We flipped the page on the calendar to August this week. That means school starts again in a month, and practice for fall sports will begin in just a matter or weeks.

For kids who play sports, and especially soccer, this has been a summer to remember. The U.S. Women’s National Team not only secured a victory, its players have raised the bar on speaking out against social injustices, proving themselves as leaders off the field, and charting a course toward equal pay and civil rights, especially for the LGBTQ community.

Those goals have provided proper discussions. But there is more to be said.

Team captain Alex Morgan knows about goals and how to achieve them. The star forward raised concerns that the youth soccer model in the United States is broken. “The fact that we’ve made youth soccer in the U.S. more of a business than a grassroots sport is, I think, detrimental to the growth of the sport in the United States,” she said.

She has been vocal on the subject on recent weeks. And it’s an important message for all of us to hear — and consider.

Morgan, and others, say the issue goes far beyond soccer. They argue that the current direction of youth sports is unhealthy for kids and doesn’t serve their best interests.

It seems to come down to class.

America needs a national debate about the direction of youth sports. The problem isn’t with today’s kids. It’s with the adults who have turned youth sports into a $17 billion industry that targets the wealthiest families at the expense of middle- and low-income families.

Morgan suggests that the days when kids changed sports with the seasons and practiced their skills in pick-up games at local parks and schools are gone. The world of youth sports is a pay-to-play machine that exists primarily for the club sports organizers and coaches who rake in the profits.

The facts back that up.

According to a survey conducted earlier this year by The Harris Poll, one in four families with children playing youth sports spends $500 or more a month on their kid’s athletics, and one in 10 spends more than $1,000 a month. In order to pay for their child’s sports expenses, 36% of parents are taking fewer vacations and 19% are working a second job.

That kind of money feels like an investment. But the reality is far more real. We see this here in Vermont, where very few student-athletes go on to be elite athletes. We do not have the population base, or easy access to year-round training and conditioning for high-profile sports.

In turn, parents are falsely led to believe that their investment will pay off in the form of an athletic scholarship that will substantially reduce — or eliminate altogether — their college tuition expenses.

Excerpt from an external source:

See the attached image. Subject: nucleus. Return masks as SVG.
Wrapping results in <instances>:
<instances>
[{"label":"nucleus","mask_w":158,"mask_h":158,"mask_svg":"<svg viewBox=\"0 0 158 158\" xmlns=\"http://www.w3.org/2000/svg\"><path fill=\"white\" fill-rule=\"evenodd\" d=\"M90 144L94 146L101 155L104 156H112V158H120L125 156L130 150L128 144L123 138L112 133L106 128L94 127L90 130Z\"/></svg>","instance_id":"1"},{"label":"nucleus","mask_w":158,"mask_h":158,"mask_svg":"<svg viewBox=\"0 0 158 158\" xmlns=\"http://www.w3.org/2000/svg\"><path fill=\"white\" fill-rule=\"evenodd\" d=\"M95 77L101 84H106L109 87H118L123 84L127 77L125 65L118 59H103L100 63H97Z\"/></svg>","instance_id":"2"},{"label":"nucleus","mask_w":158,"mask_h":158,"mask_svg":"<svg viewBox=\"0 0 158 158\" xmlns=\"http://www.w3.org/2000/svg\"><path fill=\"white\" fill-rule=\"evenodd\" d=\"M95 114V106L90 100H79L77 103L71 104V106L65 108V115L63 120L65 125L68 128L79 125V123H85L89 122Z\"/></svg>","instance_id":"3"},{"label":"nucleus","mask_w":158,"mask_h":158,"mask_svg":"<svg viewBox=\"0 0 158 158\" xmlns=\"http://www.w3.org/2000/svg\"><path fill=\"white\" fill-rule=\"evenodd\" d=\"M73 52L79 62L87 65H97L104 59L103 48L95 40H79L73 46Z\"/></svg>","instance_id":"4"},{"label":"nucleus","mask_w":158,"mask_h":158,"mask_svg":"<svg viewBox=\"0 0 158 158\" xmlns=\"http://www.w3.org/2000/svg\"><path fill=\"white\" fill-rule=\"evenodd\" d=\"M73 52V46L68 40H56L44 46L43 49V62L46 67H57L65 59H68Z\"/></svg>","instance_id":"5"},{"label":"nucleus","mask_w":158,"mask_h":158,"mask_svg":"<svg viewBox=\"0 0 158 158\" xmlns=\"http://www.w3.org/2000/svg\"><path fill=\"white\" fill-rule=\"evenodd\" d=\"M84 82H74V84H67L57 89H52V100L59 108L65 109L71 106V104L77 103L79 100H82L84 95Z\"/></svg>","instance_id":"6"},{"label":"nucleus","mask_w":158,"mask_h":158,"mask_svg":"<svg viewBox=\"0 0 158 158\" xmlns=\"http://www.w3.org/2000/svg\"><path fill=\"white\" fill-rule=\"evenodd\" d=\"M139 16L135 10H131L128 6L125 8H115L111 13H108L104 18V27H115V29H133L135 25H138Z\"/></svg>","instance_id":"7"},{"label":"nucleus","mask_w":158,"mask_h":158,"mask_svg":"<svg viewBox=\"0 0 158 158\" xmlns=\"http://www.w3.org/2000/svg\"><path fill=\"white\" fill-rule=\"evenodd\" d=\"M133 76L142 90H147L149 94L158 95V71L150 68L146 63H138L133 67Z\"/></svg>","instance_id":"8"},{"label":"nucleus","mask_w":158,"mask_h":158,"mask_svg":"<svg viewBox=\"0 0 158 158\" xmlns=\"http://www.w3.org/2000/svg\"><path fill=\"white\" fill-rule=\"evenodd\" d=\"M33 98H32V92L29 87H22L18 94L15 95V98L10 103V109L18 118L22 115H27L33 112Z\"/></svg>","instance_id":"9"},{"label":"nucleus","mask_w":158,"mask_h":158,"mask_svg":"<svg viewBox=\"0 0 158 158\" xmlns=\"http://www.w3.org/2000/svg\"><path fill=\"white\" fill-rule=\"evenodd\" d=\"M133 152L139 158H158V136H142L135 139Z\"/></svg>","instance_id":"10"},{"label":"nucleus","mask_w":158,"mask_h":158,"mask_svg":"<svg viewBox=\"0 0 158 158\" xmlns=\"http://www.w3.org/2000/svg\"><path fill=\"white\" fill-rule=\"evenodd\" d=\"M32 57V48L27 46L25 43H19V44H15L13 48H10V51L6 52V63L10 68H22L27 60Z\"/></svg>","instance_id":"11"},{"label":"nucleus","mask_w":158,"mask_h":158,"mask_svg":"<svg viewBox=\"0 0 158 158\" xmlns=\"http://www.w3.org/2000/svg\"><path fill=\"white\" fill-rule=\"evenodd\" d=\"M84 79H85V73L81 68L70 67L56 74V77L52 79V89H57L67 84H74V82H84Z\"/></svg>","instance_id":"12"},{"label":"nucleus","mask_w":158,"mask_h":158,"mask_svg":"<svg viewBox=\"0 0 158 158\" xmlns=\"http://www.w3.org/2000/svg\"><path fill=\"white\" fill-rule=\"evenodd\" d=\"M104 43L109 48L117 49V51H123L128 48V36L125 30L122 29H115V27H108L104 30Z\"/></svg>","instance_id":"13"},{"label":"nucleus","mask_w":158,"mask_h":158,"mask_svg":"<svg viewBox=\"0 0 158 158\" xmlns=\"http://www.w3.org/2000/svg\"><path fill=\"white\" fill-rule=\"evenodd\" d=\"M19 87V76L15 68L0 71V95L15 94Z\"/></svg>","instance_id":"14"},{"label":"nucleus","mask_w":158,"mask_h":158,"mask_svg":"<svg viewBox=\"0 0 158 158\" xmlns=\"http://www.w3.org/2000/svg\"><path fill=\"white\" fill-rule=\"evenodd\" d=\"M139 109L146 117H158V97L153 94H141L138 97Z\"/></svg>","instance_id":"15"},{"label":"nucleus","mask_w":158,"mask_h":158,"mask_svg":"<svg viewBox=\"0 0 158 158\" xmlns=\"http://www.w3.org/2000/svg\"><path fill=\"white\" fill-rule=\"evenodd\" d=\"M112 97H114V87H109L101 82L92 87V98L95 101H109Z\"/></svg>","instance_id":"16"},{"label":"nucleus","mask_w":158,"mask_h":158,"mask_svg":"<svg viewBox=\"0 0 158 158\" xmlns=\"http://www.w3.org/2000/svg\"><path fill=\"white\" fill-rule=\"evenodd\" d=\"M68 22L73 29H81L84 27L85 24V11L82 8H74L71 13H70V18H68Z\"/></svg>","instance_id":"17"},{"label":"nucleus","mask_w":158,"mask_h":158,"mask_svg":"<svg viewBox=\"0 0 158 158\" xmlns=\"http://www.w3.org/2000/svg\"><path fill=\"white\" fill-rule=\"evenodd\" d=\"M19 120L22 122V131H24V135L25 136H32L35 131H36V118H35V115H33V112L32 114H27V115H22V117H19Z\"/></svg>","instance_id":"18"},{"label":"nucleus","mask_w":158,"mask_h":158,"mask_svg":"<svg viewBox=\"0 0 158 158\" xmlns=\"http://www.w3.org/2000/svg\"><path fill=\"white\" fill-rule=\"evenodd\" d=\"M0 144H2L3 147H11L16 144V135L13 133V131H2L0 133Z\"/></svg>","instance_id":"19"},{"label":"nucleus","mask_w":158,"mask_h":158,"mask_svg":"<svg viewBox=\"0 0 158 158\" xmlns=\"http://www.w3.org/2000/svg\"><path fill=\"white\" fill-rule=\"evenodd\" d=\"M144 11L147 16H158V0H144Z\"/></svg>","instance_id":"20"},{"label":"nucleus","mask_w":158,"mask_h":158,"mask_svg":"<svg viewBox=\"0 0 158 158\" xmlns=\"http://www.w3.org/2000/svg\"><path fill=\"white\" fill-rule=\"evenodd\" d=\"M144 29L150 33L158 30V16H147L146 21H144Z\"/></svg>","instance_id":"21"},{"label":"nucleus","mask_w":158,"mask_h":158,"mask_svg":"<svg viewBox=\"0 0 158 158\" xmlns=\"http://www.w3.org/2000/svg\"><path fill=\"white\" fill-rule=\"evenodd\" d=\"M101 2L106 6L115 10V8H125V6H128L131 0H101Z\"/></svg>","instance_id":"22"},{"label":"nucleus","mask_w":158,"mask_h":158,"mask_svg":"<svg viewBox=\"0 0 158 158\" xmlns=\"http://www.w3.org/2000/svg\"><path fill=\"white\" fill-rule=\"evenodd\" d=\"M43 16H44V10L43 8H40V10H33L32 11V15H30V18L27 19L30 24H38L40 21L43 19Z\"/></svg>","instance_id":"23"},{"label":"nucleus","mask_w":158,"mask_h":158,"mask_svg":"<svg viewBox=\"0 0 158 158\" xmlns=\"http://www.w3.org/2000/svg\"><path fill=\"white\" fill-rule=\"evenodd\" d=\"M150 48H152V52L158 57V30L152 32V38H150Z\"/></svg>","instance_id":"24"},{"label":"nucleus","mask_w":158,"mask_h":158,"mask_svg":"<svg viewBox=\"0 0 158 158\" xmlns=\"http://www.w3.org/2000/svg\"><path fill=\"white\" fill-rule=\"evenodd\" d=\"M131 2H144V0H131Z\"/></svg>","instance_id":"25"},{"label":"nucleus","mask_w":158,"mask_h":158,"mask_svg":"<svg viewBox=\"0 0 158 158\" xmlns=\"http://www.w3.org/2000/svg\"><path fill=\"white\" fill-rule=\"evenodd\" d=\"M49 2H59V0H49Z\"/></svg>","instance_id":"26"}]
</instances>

Nationally, only about 2% of high school athletes win sports scholarships at NCAA colleges and universities. The great majority of those scholarships are split with other team members and don’t come close to covering the costs of tuition and room and board.

The price is far higher, actually. It is affecting sports in general.

Take soccer as an example.

Participation in youth soccer is dropping at an alarming rate. A 2018 Sports and Fitness Industry survey found that the percentage of 6- to 12-year-olds playing soccer fell nearly 14% over the past three years.

The drop-off in participation isn’t only in soccer. As recently as 2008, almost 45% of children ages 6 to 12 regularly played a team sport. Now only 37% do.

The rise in club sports, which has been gaining in popularity around Vermont, has also negatively impacted high school sports programs.

Again sticking with soccer, a study by the RAND Corporation and the Women’s Sports Foundation reported that 24% of high schools no longer offer sports. The survey, released last month, also showed that 63% of school sports budgets are either decreasing or stagnant. High school sports are offered free to students — contrast that with the pay-to-play demands of club sports, which effectively shuts out a significant portion of the youth populace.

Meanwhile, the health of American children continues to deteriorate at alarming rates. The percentage of U.S. children and adolescents affected by obesity has more than tripled since the 1970s. Nearly 1 in 5 youth 6 to 19 years old in the United States is considered obese.

Here in Vermont, the obesity rate of high school students is 12.6%. Among all students, ages 10-17, the rate increases slightly to 13%.

Vermont is a small-enough community that we can effect change, probably on a national level. Now is the time to be thinking about a revolution in youth sports. We can shift the focus to participation and the best interests of children first, and put the spirit of “sport” back into sportsmanship — not money.